> What do you mean by "the worst case for LSM trees"? For write amplification. >...

kragen · on Feb 10, 2022

Aha, thanks. I suppose that in theory you could avoid actual merging if you had disjoint key ranges, in which case random writes could conceivably have less write amplification than mostly sequential writes, but does anyone do that in practice? Does it make a difference in practice?

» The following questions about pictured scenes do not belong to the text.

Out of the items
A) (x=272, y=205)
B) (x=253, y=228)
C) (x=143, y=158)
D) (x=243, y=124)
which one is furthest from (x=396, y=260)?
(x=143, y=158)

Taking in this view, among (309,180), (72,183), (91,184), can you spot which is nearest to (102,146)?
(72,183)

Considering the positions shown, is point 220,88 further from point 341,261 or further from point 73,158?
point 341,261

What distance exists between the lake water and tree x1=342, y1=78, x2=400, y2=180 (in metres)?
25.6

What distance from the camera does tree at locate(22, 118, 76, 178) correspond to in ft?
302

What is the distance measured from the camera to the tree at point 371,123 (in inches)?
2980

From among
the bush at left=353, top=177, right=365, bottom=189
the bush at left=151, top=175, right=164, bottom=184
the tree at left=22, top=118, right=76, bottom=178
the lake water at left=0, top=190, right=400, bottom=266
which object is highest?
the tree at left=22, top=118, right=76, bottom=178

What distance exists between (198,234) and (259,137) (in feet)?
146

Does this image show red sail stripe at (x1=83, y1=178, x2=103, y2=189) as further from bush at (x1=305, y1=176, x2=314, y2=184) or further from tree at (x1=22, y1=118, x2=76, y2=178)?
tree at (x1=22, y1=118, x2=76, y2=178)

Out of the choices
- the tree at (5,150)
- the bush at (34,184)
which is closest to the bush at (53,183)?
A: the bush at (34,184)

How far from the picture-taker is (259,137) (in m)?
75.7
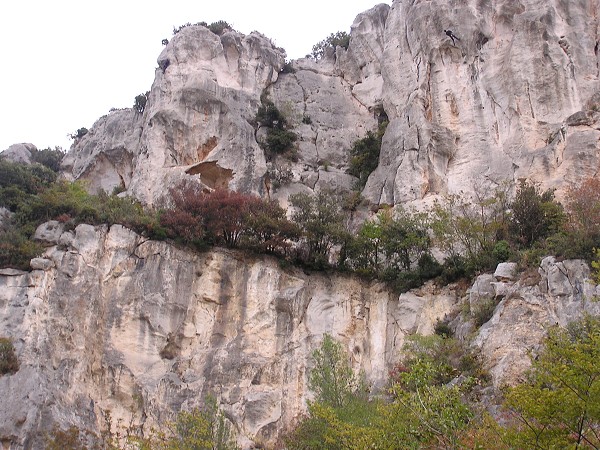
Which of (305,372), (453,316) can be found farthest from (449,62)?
(305,372)

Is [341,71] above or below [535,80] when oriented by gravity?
above

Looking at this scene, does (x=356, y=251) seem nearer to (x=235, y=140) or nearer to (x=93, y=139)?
(x=235, y=140)

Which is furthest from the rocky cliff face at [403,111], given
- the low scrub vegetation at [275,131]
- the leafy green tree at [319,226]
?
the leafy green tree at [319,226]

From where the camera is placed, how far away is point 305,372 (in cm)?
2739

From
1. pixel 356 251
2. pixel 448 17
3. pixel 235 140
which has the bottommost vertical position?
pixel 356 251

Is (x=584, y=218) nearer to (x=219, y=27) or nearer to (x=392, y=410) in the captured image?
(x=392, y=410)

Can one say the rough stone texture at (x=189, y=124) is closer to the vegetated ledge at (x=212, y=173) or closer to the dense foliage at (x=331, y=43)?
the vegetated ledge at (x=212, y=173)

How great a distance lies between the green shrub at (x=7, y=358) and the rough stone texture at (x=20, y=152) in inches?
776

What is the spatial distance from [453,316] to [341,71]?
24154 mm

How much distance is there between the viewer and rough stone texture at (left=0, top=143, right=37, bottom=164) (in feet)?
140

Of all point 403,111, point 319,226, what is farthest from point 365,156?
point 319,226

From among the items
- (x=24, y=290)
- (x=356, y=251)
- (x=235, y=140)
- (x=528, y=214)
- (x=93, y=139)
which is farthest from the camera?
(x=93, y=139)

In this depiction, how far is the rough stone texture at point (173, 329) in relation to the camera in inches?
1006

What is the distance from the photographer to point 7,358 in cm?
2472
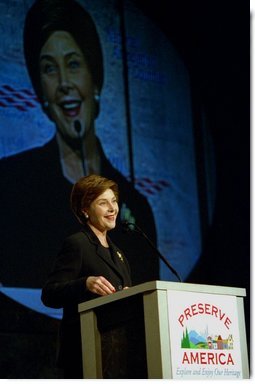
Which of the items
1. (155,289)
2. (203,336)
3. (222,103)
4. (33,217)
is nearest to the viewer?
(155,289)

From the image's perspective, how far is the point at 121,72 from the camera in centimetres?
549

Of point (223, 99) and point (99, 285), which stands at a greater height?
point (223, 99)

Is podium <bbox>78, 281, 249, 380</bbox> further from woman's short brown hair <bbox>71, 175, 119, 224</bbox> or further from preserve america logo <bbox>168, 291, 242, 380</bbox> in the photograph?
woman's short brown hair <bbox>71, 175, 119, 224</bbox>

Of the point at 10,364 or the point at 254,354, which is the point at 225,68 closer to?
the point at 254,354

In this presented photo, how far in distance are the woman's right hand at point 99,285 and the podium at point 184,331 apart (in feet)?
0.11

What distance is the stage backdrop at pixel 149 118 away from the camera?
5.01 m

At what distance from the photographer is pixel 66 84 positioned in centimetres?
513

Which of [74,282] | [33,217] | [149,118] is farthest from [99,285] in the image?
[149,118]

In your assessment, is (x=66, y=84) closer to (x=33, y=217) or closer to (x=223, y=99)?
(x=33, y=217)

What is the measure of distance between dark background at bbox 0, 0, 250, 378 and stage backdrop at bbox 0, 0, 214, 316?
12cm

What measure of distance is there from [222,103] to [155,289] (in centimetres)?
369

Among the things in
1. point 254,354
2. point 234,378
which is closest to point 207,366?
point 234,378

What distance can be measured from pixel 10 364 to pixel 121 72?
6.72ft

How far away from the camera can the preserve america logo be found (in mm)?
2732
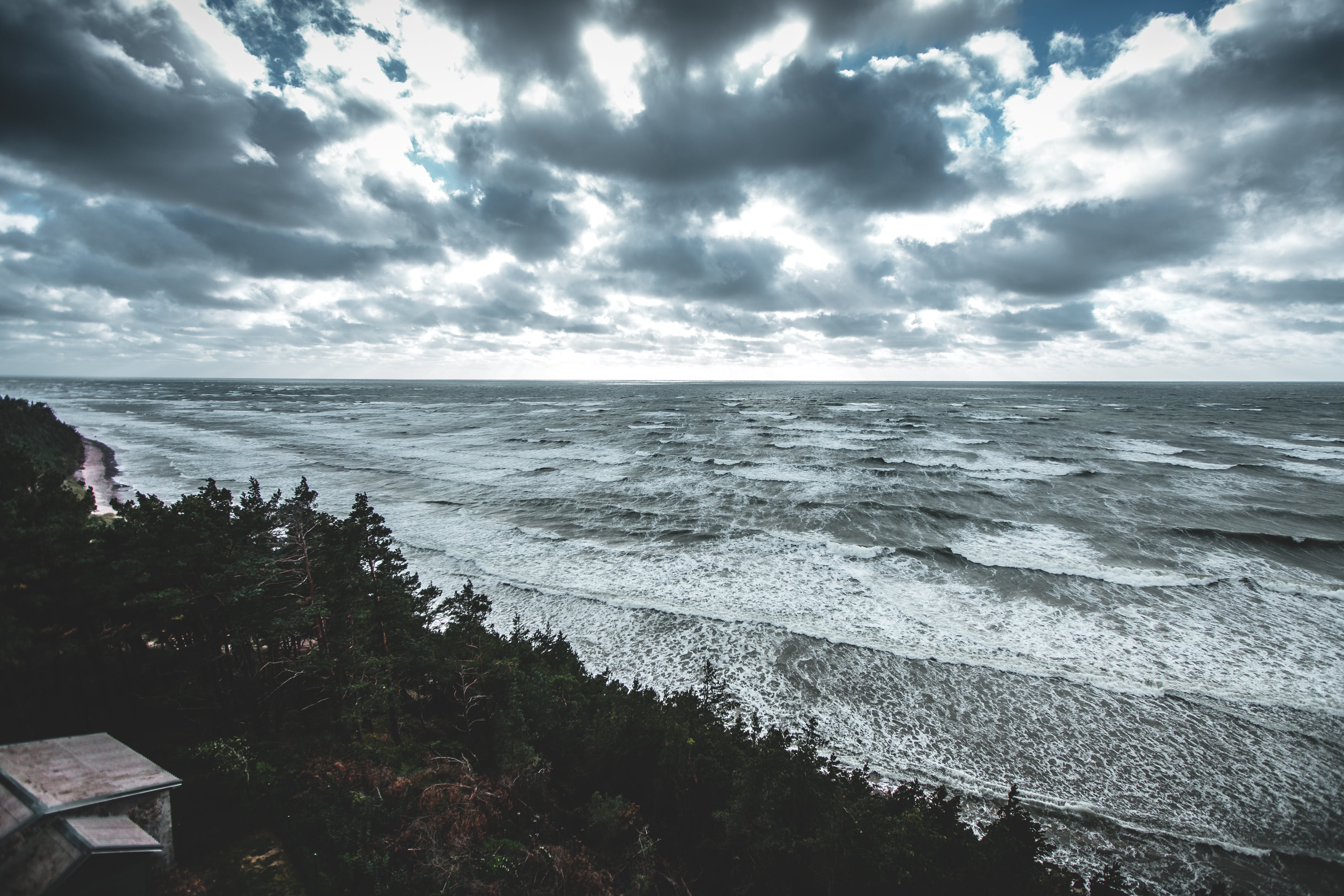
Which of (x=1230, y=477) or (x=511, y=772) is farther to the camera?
(x=1230, y=477)

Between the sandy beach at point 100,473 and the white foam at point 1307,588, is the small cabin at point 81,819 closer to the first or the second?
the sandy beach at point 100,473

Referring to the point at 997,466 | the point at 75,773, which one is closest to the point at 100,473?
the point at 75,773

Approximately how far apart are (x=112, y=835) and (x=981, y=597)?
20022 millimetres

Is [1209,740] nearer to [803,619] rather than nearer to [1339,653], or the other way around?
[1339,653]

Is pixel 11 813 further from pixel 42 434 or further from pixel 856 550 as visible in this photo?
pixel 42 434

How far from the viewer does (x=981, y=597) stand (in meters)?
17.1

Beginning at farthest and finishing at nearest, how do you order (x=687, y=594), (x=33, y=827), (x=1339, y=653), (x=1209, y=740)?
(x=687, y=594) → (x=1339, y=653) → (x=1209, y=740) → (x=33, y=827)

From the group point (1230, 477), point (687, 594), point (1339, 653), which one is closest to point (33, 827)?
point (687, 594)

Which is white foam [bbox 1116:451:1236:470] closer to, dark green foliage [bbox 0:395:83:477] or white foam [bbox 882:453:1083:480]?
A: white foam [bbox 882:453:1083:480]

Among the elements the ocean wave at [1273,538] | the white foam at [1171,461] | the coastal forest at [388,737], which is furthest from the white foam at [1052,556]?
the white foam at [1171,461]

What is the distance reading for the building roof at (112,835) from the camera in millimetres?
5156

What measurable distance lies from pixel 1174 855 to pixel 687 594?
11.8 m

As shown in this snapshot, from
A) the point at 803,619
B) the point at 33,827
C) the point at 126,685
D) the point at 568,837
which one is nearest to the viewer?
the point at 33,827

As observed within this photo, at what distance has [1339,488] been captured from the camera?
32781 mm
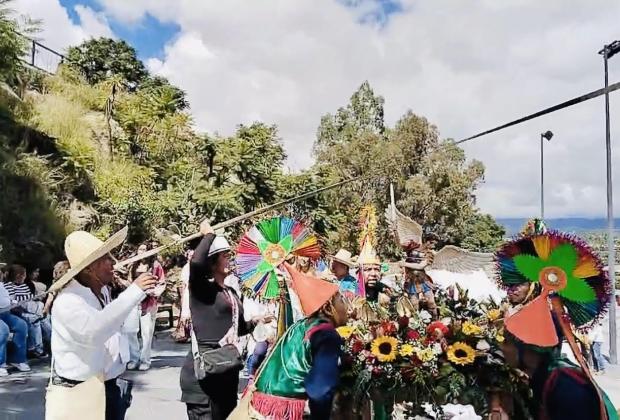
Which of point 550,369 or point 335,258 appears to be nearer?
point 550,369

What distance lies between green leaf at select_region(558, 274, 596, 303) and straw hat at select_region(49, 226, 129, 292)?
2.25m

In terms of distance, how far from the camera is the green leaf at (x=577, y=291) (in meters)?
3.26

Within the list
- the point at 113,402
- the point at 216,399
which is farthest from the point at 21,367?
the point at 216,399

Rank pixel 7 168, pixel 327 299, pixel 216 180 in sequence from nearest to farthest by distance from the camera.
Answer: pixel 327 299
pixel 7 168
pixel 216 180

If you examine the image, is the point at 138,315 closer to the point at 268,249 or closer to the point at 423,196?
the point at 268,249

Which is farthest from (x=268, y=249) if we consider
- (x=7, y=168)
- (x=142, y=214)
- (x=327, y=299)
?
(x=7, y=168)

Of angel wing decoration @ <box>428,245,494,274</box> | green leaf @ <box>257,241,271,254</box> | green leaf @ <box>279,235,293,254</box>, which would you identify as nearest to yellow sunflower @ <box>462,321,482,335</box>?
green leaf @ <box>279,235,293,254</box>

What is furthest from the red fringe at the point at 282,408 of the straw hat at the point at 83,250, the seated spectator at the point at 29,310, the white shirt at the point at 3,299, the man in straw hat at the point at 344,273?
the seated spectator at the point at 29,310

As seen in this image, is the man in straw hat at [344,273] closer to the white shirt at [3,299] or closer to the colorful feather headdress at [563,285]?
the colorful feather headdress at [563,285]

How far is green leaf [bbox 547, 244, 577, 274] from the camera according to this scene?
3.27m

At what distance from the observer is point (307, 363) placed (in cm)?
333

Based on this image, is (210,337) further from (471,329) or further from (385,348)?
(471,329)

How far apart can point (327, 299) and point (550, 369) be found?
108cm

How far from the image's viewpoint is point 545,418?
3123 millimetres
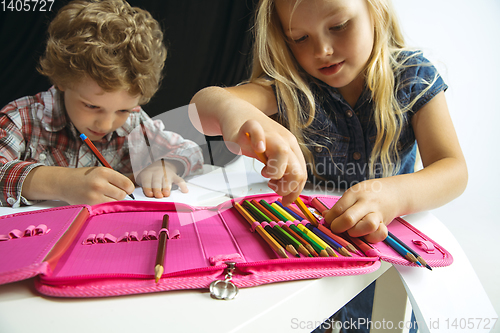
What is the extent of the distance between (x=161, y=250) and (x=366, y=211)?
0.22 meters

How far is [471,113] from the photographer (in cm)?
90

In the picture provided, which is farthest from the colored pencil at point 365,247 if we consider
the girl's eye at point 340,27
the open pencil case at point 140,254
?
the girl's eye at point 340,27

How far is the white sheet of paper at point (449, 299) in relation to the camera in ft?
1.01

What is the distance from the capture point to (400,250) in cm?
33

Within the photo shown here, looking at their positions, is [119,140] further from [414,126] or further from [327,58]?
[414,126]

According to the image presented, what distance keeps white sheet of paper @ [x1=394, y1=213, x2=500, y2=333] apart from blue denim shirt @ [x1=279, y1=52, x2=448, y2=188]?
0.30 meters

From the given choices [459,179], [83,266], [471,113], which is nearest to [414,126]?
[459,179]

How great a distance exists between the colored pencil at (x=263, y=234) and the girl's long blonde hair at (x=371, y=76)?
28cm

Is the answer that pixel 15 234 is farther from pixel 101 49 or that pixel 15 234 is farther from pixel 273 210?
pixel 101 49

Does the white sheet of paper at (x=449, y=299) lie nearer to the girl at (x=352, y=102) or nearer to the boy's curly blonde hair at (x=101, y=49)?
the girl at (x=352, y=102)

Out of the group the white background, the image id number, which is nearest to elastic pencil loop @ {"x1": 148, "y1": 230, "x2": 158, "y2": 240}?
the white background

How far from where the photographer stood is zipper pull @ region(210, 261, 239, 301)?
9.7 inches

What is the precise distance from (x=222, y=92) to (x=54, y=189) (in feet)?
0.96

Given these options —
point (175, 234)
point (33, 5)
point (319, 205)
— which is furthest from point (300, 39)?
point (33, 5)
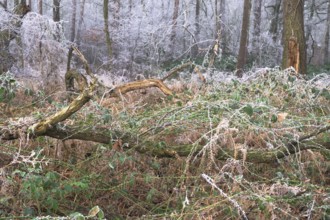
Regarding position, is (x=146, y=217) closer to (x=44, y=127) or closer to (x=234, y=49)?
(x=44, y=127)

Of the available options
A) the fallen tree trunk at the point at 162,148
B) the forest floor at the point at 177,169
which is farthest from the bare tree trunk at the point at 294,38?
the fallen tree trunk at the point at 162,148

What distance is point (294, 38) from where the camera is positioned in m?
7.62

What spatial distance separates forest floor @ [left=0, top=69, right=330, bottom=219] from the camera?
7.93 ft

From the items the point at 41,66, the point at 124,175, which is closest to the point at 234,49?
the point at 41,66

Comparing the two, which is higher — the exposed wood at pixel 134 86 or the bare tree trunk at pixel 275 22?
the bare tree trunk at pixel 275 22

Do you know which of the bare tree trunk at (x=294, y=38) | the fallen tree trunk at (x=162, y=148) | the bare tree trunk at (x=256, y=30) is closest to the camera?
the fallen tree trunk at (x=162, y=148)

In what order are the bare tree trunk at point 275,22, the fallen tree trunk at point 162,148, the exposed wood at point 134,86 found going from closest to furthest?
1. the fallen tree trunk at point 162,148
2. the exposed wood at point 134,86
3. the bare tree trunk at point 275,22

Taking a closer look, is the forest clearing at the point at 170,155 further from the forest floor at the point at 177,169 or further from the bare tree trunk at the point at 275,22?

What do you mean by "You just hamstrung your B-tree for conscience to implement a single model"? I'm not sure what you mean by either "for conscience" or "to implement a single model".

It's probably not an extremely fair comparison, but I'm not sure which databases it's slanted in favor of, and it wouldn't be very surprising if I'd overlooked some easy speedup. Like, maybe by deferring index creation until after ETL you could get a significant boost in Postgres speed, or by changing the Postgres tuning numbers. I do think it was running long enough to incur a significant number of compactions and vacuums, though. Feel free to critique in more detail. The Postgres and SQLite numbers come from http://canonical.org/~kragen/sw/dev3/exampledb.py, but for LevelDB I inferred that the Python bindings were the bottleneck, so the 300'000 figure is from http://canonical.org/~kragen/sw/dev3/leveldb-62m.cc.

jeffffff · on Feb 10, 2022

i don't think that's an unfair comparison, that is in line with similar tests i have performed for random write workloads on lsm trees and b trees that don't fit in ram, including cost of compaction. https://youtu.be/jwq_0mPNnN8?t=3730 links to a section of a talk i did which explains my benchmarks. it also includes some pretty neat visualizations of the write patterns of the two data structures that may help people understand why there is such a big difference in write throughput. my benchmarks were done on spinning disk, on ssds i'd expect lsm trees to only have around 10x higher write throughput for the same benchmark.